EXERCISE 1:
The passage on ionized outflows from active galaxies lists sources chosen for simultaneous UV and X-ray observation. Name every one of those sources.
EXERCISE 2:
Put this sentence from the passage on ionized outflows from active galaxies into Spanish: "It is challenging to establish the one-to-one correspondence for the outflows between the UV and X-ray bands."
EXERCISE 3:
Continue the passage on ionized outflows from active galaxies, starting after its last sentence.

TEXT BLOCK:

□ □ □ □ □

UV spectra typically have high spectral resolution allowing accurate dynamic measurement and cover line transitions of ions in low ionization states. In contrast, X-ray spectra cover more transitions from ions at various ionization states but are subject to lower resolution and signal-to-noise ratio (S/N; e.g., Kaspi et al. 2002). It is challenging to establish the one-to-one correspondence for the outflows between the UV and X-ray bands. The absorption column densities of outflows in these two bands can differ by hundreds of times (e.g., Ulrich 1988). As a result, outflows in these two bands may only partially overlap (Kriss 2004). Taking into account the rapid variations in luminosity, the approach adopted in recent years is to conduct simultaneous observations of certain sources (e.g., Mrk 509, Mrk 279, NGC 4051, 1H0419-577, NGC 3227; Costantini et al. 2007; Costantini 2010; Kriss et al. 2011; Di Gesu et al. 2013). A broad understanding of these WAs in the two bands has yet to emerge (Crenshaw et al. 2003).

The possible connection among the various types of ionized outflows was investigated in detail in Tombesi et al. (2013), where the comparison between the UFOs and the WAs suggests both types of ionized outflows belong to a single stratified outflow. Recent studies using high-resolution grating have detected UFOs in the soft X-rays (e.g., Ark 564, PDS 456, PG 1211+143, IRAS 17020+4544, Mrk 1044; Gupta et al. 2013; Longinotti et al. 2015; Nardini et al. 2015; Pounds et al. 2016b; Reeves et al. 2020; Krongold et al. 2021), typically with lower column densities and ionization parameters compared to those of the UFOs identified in the 6–9 keV range. Interestingly, the high-velocity UV counterparts to some of these UFOs have also been reported (Kraemer et al. 2012; Hamann et al. 2018; Kriss et al. 2018; Mehdipour et al. 2022) showing narrow and blueshifted absorption lines (e.g., HI Lyα, N v, C iv, etc.). Altogether, these strengthen the conjecture that they could be part of the same stratified multi-ionization outflow. Previous work further discovered a correlation between the wind outflow velocity and the hard X-ray luminosity of the AGN, suggesting that the UFOs could be consistent with a predominately radiatively driven wind (Matzeu et al. 2017; Mizumoto et al. 2021), arising in systems accreting at or close to the Eddington rate. Nevertheless, such a physical relationship and launching mechanism still remain unclear (see review by Longinotti 2020; Laha et al. 2021).

Over the past decade, Hubble Space Telescope (HST)/Cosmic Origins Spectrograph (COS) has performed highly sensitive high-resolution observations toward UV bright quasars, yielding abundant information of the intervening absorption systems, such as the gaseous halos and the circumgalactic medium of galaxies along the sight line to the quasar (e.g., Werk et al. 2013; Richter et al. 2016; Tumlinson et al. 2017; McCabe et al. 2021). Often spectral features associated with background quasars were not fully analyzed. This underexplored collection of archival spectra is a treasure trove for carrying out WA, UFO, and AGN outflow studies in general, which motivated our work.

□ □ □ □ □

DATA EXCERPT:
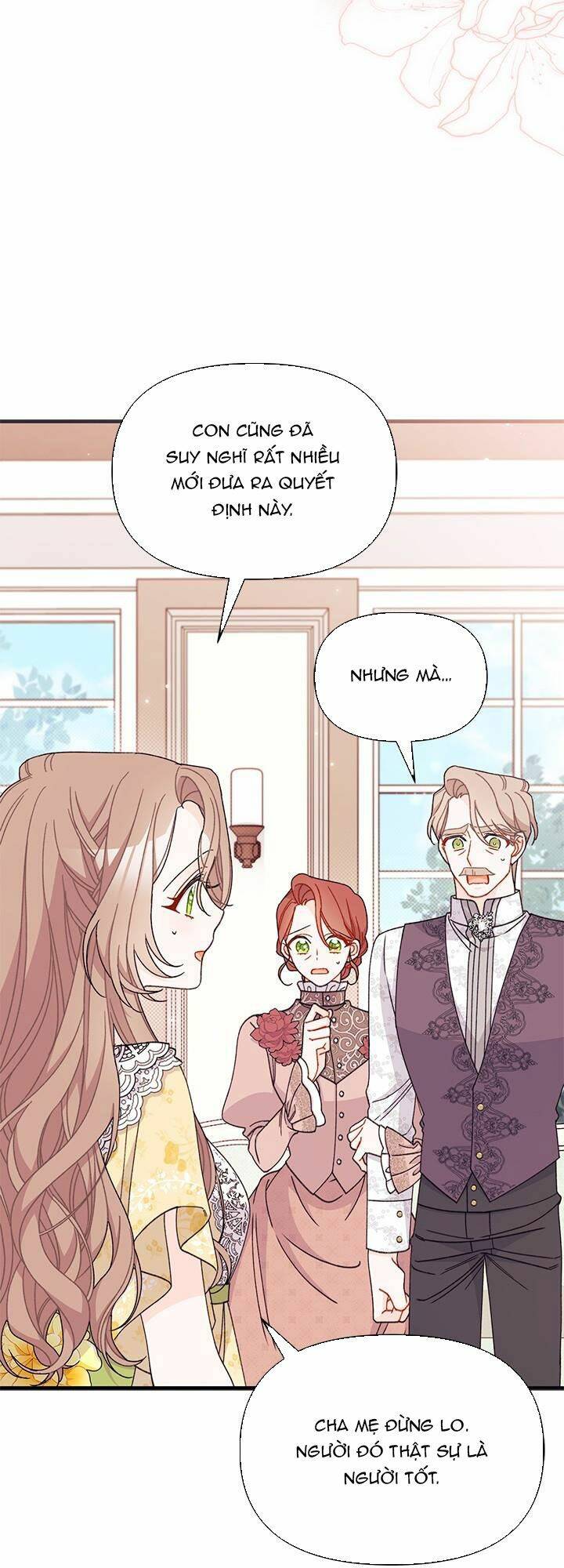 Tôi Đã Có Chồng Sau Khi Nhặt Được Nam Chính chapter 44.5 6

□ □ □ □ □

ANSWER BOX 1:
Mrk 509, Mrk 279, NGC 4051, 1H0419-577, NGC 3227

ANSWER BOX 2:
Es difícil establecer la correspondencia uno a uno de los flujos de salida entre las bandas UV y de rayos X.

ANSWER BOX 3:
A peculiar subgroup of AGNs characterized by high Eddington ratios (Boroson & Green 1992; Pounds & Vaughan 2000) are Narrow-line Seyfert 1 (NLS1) galaxies. Their other typical features include (1) the FWHM of hydrogen Balmer lines less than 2000 km s⁻¹ (Turner et al. 1999); (2) the line ratio of [O iii] λ5007 Å to Hβ less than 3 (Leighly 1999); (3) the high line ratio of Fe ii to Hβ (Mathur 2000); (4) generally steeper soft X-ray continuum slopes compared to other Seyfert 1 galaxies and rapid soft X-ray variability (Boller et al. 1996); (5) a strong infrared emission indicating active star formation (Moran et al. 1996). Indeed, several UFOs with high-velocity X-ray and UV absorbers are reported in NLS1 galaxies, e.g., NGC 4051 (Pounds & Vaughan 2012) and IRAS 17020+4544 (Mehdipour et al. 2022).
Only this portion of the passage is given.